AML/MDS

Our research and trials staff are dedicated and experienced professionals, interested in pushing the boundaries of our knowledge and testing new ideas in practical environments. Use the links below to jump to categorised trials.

AML17 (closed to recruitment)
Type: NCRI, multi-centre Phase III randomised trial
Eligibility: Newly diagnosed AML, APML or high risk MDS with >10% blasts (RAEB-2) Age 18 – 60 years (No upper age limit specified for APML patients) Selected patients > 60 years age if fit for intensive chemotherapy
Study details: Compares several different induction and consolidation approaches including use of some novel drugs in a risk adapted/ randomised manner.
AML16 (closed to recruitment)
Type: NCRI, multi-centre Phase III randomised trial
Eligibility: Newly diagnosed AML or high risk MDS with >10% blasts (RAEB-2) Age > 60 years Selected patients < 60 years if unsuitable for intensive treatment in AML 17 NB: Patients with ALML are excluded
Study details: Compares several different induction and consolidation approaches including use of some novel drugs in a randomised manner.
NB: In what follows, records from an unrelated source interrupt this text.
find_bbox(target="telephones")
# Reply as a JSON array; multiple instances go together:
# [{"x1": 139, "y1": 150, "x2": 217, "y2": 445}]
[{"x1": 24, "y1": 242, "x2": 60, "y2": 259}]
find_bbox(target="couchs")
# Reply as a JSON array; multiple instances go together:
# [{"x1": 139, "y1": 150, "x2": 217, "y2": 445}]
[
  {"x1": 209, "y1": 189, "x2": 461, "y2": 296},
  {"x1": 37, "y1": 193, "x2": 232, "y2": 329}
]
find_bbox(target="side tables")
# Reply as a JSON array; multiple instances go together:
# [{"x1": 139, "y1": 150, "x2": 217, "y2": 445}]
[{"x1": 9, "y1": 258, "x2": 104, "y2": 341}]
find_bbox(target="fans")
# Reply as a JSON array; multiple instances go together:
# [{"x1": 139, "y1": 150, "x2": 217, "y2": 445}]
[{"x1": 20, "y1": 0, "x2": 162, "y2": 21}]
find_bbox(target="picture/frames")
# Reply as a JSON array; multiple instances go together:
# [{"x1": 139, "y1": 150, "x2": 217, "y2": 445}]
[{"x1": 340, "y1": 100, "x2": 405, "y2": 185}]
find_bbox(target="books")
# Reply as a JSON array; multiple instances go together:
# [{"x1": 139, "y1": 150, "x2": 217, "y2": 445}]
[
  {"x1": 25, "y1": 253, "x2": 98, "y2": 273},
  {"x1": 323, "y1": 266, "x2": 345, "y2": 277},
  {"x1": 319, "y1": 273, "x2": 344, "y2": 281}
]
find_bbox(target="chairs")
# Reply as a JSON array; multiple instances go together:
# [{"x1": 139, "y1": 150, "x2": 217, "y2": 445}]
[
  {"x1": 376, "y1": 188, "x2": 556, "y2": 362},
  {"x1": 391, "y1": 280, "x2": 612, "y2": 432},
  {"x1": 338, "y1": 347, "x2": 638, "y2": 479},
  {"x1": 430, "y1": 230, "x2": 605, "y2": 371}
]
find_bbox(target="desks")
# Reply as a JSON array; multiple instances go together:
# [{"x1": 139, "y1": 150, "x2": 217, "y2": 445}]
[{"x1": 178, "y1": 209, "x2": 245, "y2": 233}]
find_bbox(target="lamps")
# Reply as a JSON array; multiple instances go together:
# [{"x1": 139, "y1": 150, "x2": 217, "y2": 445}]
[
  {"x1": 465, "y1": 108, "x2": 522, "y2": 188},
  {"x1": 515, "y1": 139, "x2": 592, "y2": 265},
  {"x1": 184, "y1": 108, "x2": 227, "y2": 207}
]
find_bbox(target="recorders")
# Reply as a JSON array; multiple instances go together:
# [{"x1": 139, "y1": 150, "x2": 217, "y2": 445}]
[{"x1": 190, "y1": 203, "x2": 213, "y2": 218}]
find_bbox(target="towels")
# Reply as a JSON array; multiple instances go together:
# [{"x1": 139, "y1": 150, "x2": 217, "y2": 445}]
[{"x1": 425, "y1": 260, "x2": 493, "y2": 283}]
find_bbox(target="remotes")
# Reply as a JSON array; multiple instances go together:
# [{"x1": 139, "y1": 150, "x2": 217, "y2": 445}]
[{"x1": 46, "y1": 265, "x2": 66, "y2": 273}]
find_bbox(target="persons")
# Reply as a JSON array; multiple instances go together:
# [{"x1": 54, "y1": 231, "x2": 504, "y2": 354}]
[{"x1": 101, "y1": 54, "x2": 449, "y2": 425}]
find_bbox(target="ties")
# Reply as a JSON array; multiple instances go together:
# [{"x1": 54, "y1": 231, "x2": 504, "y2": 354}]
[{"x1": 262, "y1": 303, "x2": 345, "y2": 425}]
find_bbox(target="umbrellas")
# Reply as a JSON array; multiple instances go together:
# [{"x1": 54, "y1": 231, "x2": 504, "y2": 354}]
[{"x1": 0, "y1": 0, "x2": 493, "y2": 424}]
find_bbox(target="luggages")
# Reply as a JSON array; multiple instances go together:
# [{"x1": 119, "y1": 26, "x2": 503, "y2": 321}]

AML18 (pilot) – (closed to recruitment)
Type: Pilot Study
Eligibility: A Phase 1B/2 Study to Evaluate the Feasibility of combining either the Tyrosine kinase Inhibitor AC220, or the CXCR4 inhibitor Plerixafor with Chemotherapy in older patient with Acute Myeloid Leukaemia and Myelodysplastic Syndrome in patient over 60 years
Study details: The AML 18 Pilot Trial is available to any patient who has primary or secondary AML defined by the WHO Classification (excluding Acute Promyelocytic Leukaemia), or high risk Myelodysplastic Syndrome (i.e. > 10% marrow blasts) who is not considered suitable for the current NCRI trial for younger patients (MRC AML 17).
LI-1 
Type: Multi-centre randomised Phase II study
Eligibility: Older patients with Acute Myeloid Leukaemia and high risk Myelodsyplastic Syndrome
Study details: The AML LI-1 is availables to any patient who has primary or secondary AML as defined by the WHO Classification (exluding Acute Promyelocytic Leukaemia), or high risk Myelodysplastic Syndrome (i.e. ? 10% marrow blasts) who is not considered suitable for the current NCRI trial for older patients who are suitable for intensive chemothraphy (currently NCRI AML 16).